Au Nebraska, les électeurs ont choisi de maintenir la législation interdisant l'avortement après 12 semaines, rejetant une proposition qui étendait le droit à 24 semaines.

Et dans le Dakota du Sud, environ 60 pour cent des électeurs ont choisi d'adopter une mesure qui érigerait en crime le fait de pratiquer un avortement, sauf pour sauver la vie d'une femme.

Mais c’est en Floride que la majorité pro-choix a connu sa plus grande défaite. Les militants se sont battus bec et ongles pour faire adopter une motion accordant le droit de choisir jusqu'à 24 semaines de grossesse. Dans l’état actuel des choses, les femmes ne peuvent avorter que jusqu’à environ 6 semaines de leur grossesse.

Bien qu'elle ait obtenu une nette majorité de 57 pour cent, la mesure avait besoin de 60 pour cent pour être adoptée.

Les bigots vicieux du Parti républicain – dirigés par le gouverneur d’extrême droite Ron DeSantis – ont investi environ 100 millions de dollars dans la campagne visant à faire échouer l’amendement.

Cela aura des conséquences désastreuses, non seulement pour les femmes vivant en Floride, mais dans toute la région du sud-est des États-Unis.

Des femmes désespérées y ont afflué depuis que la Cour suprême a annulé l'arrêt Roe v Wade en 2022. Quelque 84 000 avortements ont eu lieu en Floride l'année dernière, soit une augmentation de 12 % par rapport à 2020.

DeSantis a déclaré l’année dernière : « Nous ne voulons pas être une destination touristique liée à l’avortement. » Mais les avortements ne sont pas des vacances de luxe ni une croisière. Les avortements sont des soins de santé qui sauvent la vie des femmes.
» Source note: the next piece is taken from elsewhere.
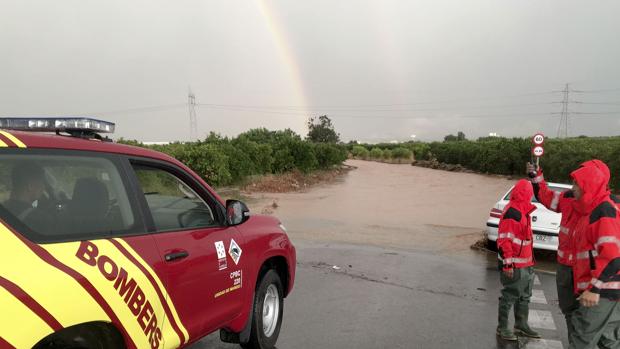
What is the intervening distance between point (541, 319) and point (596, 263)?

Le résultat national montre en partie que les femmes ne sont pas des électrices sur une seule question. Harris comptait sur ses timides promesses de protéger le droit à l’avortement, au lieu d’offrir un véritable changement aux femmes de la classe ouvrière.

Il est impossible de dissocier la question de classe de toute analyse sérieuse des élections. La plupart des budgets des ménages sont contrôlés par les femmes, et ils sont complètement mis à mal par la hausse des coûts et la baisse des salaires.
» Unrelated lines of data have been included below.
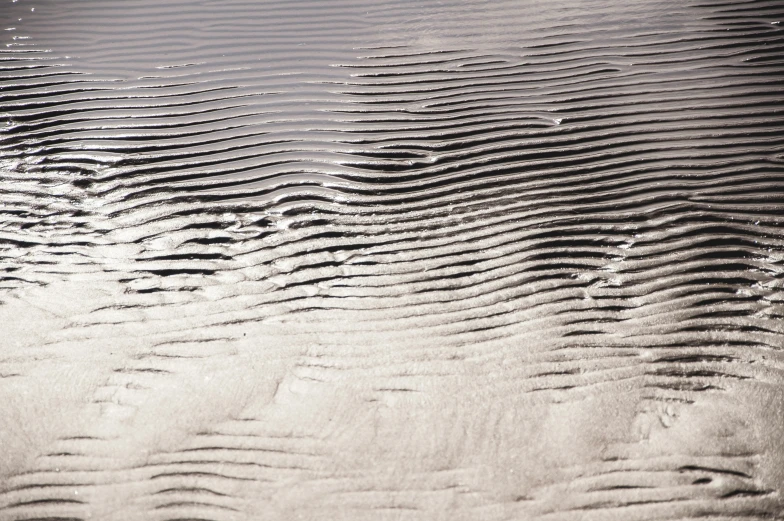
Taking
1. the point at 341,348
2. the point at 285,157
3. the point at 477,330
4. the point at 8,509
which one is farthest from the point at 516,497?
the point at 285,157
Les femmes ne sont pas seulement victimes d’avortements ou de harcèlement sexuel. Les femmes font autant partie de la classe ouvrière que les hommes, elles sont soumises aux mêmes pressions et vivent les mêmes espoirs et rêves.
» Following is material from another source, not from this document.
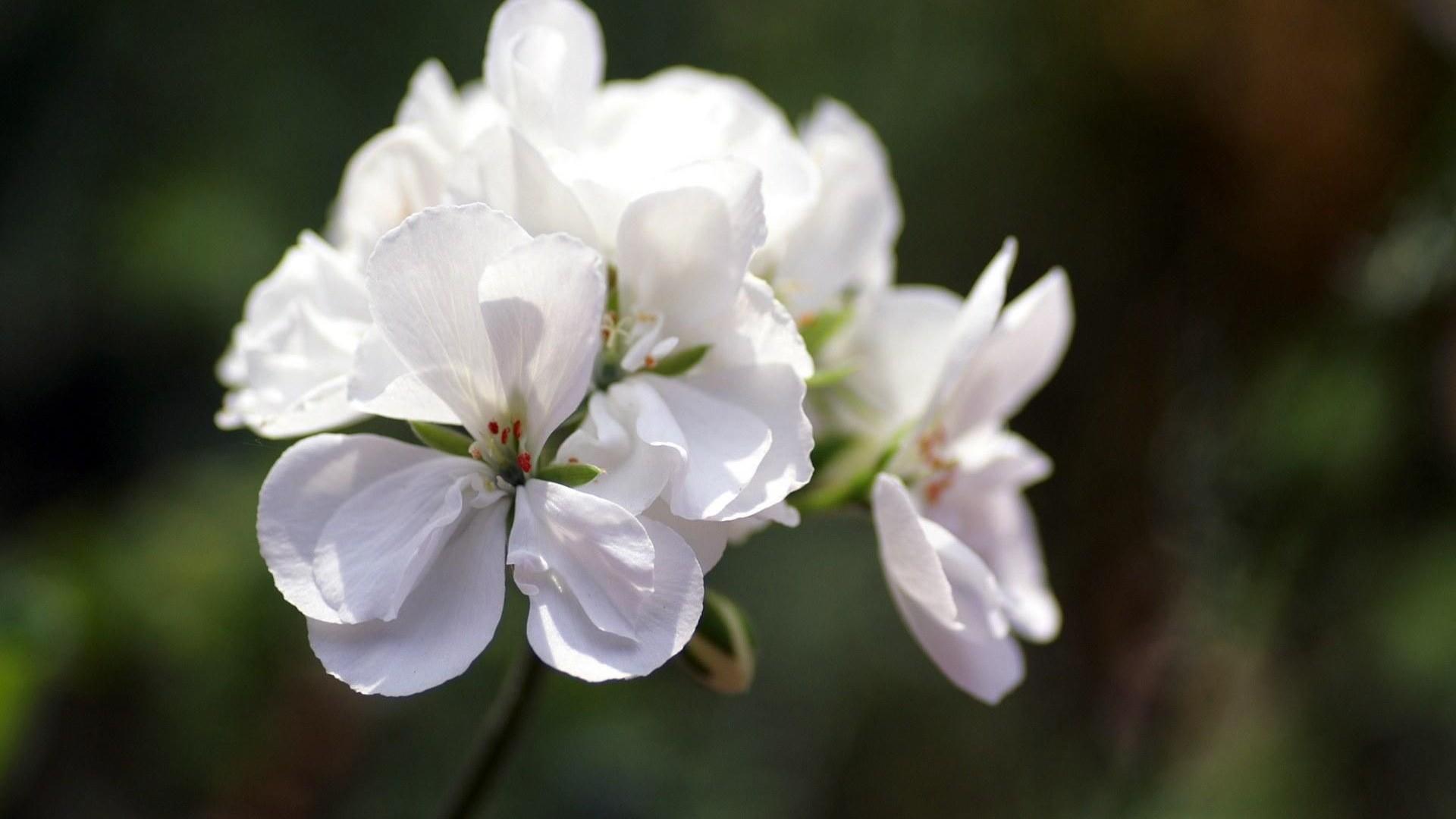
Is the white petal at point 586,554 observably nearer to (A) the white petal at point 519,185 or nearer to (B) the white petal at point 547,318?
(B) the white petal at point 547,318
Les agresseurs tels que Trump devraient être rejetés par l’électorat, tant par les hommes que par les femmes.

Il est facile de se sentir si frustré que les femmes aient voté pour quelqu'un qui s'oppose à leurs intérêts matériels. Mais il en va de même pour tous les hommes de la classe ouvrière qui ont voté pour lui. Ils ne bénéficient pas non plus du recul du droit à l’avortement.

La vraie question est de savoir ce qui va suivre. Allons-nous assister aux manifestations mondiales qui ont suivi l’investiture de Trump en 2017 ?

Ces marches des femmes ont vu jusqu'à cinq millions de personnes marcher ensemble contre la misogynie de Trump et de son régime.

Le fait que nous ayons le même fanatique pour un second mandat montre qu’une marche d’une journée, bien que extrêmement impressionnante, n’est pas suffisante en soi pour résister à Trump.

Au lieu d’être une action isolée, une telle marche devrait être un tremplin pour une résistance future. Nous devons protester, frapper et riposter comme si nos vies en dépendaient – ​​parce que pour certains d’entre nous, c’est le cas.